Em causa está o projeto de lei socialista, aprovado na generalidade pela Assembleia da República, que obriga o Estado a pagar o prémio salarial de valorização das qualificações - mecanismo de devolução das propinas aos jovens diplomados - e consagra expressamente a sua cumulatividade com o regime do IRS Jovem.

A iniciativa foi viabilizada com os votos favoráveis do PS e do Chega, além do apoio de outros partidos, enquanto PSD, CDS-PP e IL votaram contra e o PCP optou pela abstenção.

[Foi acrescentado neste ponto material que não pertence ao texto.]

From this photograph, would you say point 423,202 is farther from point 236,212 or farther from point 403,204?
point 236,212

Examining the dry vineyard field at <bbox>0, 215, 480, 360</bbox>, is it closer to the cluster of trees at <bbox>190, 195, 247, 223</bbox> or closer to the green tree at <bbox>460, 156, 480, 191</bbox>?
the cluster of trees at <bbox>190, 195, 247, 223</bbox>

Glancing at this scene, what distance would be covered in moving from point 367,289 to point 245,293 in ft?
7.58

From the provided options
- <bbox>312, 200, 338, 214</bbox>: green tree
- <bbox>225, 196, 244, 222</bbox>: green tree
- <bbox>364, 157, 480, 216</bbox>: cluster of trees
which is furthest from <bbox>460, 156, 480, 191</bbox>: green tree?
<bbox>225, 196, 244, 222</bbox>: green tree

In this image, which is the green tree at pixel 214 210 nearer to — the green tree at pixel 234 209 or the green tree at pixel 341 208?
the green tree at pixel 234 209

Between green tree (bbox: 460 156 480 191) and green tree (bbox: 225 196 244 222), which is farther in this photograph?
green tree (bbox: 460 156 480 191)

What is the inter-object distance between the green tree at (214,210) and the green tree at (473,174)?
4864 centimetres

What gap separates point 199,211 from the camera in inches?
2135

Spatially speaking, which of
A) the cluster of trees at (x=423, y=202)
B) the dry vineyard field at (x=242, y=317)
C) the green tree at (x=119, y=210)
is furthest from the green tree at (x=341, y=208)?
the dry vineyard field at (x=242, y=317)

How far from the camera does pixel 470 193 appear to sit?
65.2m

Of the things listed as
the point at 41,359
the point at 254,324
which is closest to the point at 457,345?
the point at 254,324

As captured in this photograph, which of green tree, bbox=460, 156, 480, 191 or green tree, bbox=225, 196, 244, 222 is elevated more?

O diploma surge na sequência das críticas socialistas ao facto de o Governo ainda não ter disponibilizado o formulário necessário para que os jovens possam requerer o prémio referente aos anos de 2025 e 2026.

Após a votação, o vice-presidente da bancada do PSD, Hugo Carneiro, estimou que a medida terá um impacto orçamental de, pelo menos, 300 milhões de euros por ano. "O PS e o Chega arriscam-se a levar o País para uma situação de défice", afirmou, acusando ambos os partidos de "irresponsabilidade orçamental".

O deputado defendeu ainda que, independentemente da data de entrada em vigor, o diploma produzirá efeitos retroativos, com impacto nas contas públicas já este ano.

O projeto baixa agora à especialidade, onde poderá sofrer alterações antes da votação final global.